==== MATERIAL FOR THIS TASK

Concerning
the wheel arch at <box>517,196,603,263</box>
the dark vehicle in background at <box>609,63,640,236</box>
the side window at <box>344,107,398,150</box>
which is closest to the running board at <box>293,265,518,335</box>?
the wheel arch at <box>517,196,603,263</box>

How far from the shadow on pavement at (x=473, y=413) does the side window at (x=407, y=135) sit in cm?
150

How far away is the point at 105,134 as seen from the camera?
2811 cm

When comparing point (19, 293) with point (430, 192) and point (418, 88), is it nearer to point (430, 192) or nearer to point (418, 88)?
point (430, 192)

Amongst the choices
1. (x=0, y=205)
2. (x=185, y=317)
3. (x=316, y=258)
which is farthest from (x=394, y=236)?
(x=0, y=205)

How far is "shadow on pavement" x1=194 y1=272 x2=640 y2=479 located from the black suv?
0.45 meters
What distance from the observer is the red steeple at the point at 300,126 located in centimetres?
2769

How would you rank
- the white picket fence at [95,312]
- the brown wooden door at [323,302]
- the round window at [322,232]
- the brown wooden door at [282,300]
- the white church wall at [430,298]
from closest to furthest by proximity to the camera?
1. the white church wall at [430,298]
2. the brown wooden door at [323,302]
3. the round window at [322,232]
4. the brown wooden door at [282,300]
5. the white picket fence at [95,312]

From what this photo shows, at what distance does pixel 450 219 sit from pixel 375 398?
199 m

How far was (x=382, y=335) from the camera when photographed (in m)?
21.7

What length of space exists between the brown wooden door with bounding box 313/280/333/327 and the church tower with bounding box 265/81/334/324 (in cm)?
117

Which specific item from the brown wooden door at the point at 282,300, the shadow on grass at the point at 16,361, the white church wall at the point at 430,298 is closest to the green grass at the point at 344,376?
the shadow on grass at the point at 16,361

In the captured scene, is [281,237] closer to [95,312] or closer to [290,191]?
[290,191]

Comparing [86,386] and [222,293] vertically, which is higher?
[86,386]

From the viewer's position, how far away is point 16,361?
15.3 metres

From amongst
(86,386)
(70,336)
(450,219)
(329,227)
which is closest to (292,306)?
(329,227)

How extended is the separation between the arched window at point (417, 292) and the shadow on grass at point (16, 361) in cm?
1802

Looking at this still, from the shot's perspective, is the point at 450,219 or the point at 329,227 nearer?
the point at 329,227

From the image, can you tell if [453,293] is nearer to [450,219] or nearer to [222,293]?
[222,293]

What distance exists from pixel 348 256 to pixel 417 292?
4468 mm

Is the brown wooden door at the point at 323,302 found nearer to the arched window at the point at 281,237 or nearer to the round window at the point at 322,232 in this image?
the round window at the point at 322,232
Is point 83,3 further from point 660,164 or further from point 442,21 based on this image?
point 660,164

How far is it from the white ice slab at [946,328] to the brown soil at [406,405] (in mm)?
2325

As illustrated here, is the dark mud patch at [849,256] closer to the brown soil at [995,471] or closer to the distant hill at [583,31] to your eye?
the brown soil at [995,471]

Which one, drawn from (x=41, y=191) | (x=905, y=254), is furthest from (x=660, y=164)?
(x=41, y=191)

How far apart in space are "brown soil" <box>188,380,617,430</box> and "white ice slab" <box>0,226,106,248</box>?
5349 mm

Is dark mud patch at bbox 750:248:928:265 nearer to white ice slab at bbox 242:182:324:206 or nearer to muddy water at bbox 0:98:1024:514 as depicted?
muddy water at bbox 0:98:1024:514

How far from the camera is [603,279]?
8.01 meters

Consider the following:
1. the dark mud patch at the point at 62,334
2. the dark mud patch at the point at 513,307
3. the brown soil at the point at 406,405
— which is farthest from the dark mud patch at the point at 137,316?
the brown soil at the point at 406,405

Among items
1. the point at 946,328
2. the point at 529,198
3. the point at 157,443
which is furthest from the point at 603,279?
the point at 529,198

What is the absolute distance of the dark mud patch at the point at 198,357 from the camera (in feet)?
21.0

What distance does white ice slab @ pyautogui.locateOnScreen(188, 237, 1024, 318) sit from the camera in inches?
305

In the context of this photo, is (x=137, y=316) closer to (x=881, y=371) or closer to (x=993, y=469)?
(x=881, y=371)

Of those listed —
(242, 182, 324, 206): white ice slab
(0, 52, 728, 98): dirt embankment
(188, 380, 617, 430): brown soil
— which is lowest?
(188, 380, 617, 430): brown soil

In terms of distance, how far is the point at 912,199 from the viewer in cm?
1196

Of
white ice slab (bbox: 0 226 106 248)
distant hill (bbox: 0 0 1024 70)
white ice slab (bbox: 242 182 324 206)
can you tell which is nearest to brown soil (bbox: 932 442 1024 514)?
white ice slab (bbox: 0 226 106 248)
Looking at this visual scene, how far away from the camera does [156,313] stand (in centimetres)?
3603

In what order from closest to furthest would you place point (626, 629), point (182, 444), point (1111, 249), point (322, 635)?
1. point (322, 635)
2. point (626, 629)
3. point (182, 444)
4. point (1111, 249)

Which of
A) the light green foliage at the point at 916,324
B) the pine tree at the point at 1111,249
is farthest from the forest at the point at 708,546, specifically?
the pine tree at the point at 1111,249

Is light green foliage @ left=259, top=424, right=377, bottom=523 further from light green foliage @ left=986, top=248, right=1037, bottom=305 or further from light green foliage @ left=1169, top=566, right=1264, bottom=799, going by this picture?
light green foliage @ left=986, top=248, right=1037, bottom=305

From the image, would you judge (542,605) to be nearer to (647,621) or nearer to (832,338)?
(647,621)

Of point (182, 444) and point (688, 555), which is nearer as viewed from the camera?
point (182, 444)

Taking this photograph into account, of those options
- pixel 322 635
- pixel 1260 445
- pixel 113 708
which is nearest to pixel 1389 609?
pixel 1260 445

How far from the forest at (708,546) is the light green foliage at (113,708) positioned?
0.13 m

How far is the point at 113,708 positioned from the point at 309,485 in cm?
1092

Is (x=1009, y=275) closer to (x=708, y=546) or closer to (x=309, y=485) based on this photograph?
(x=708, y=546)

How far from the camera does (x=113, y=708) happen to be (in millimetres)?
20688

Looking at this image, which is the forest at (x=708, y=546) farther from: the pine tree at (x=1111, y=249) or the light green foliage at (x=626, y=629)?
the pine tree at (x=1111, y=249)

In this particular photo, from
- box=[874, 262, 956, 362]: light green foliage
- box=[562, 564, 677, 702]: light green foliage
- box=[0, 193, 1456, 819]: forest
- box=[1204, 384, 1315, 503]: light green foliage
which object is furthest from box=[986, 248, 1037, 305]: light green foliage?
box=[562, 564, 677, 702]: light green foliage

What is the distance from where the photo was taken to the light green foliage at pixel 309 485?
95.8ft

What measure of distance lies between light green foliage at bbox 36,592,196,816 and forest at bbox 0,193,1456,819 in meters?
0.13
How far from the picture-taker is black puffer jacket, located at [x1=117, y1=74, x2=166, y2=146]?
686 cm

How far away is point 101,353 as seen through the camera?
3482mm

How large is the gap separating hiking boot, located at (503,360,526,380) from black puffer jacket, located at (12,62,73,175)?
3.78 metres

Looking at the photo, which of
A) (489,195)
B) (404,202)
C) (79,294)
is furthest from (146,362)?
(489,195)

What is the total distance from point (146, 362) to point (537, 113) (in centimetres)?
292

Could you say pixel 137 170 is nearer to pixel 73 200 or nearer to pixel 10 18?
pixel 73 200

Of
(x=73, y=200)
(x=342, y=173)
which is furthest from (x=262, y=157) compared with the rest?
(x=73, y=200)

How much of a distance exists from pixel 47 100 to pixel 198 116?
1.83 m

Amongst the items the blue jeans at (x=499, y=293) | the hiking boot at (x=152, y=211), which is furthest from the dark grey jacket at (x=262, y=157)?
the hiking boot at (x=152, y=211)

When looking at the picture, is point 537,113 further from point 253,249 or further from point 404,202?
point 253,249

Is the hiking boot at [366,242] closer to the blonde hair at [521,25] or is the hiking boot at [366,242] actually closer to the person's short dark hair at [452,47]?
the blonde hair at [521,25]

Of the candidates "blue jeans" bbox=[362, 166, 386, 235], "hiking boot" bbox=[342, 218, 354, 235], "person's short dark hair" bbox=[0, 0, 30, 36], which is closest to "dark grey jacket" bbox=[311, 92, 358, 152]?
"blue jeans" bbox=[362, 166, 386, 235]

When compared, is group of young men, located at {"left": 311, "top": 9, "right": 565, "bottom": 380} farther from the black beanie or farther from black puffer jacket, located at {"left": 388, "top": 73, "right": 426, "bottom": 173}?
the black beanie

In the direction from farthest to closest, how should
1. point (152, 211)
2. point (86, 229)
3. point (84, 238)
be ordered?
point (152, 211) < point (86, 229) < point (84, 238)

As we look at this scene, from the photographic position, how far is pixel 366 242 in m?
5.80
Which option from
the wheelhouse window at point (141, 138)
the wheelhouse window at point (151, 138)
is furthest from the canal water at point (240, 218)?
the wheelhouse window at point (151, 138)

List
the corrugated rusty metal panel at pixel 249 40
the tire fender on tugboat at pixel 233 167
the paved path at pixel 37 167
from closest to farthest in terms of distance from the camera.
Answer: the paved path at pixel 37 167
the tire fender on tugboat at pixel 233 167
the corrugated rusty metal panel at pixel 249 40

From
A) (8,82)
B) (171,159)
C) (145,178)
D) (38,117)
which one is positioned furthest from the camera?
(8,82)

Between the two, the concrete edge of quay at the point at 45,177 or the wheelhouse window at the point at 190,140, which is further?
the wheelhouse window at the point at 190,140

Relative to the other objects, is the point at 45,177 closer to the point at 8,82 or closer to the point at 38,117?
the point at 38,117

========

• PROBLEM DESCRIPTION: Print only the lines from the one with "Between the two, the" to the end of the records, both included.

• WRITTEN REPLY:
Between the two, the concrete edge of quay at the point at 45,177 or the wheelhouse window at the point at 190,140, which is further?
the wheelhouse window at the point at 190,140

Relative to the other objects, is the point at 45,177 closer to the point at 8,82 or closer to the point at 38,117?
the point at 38,117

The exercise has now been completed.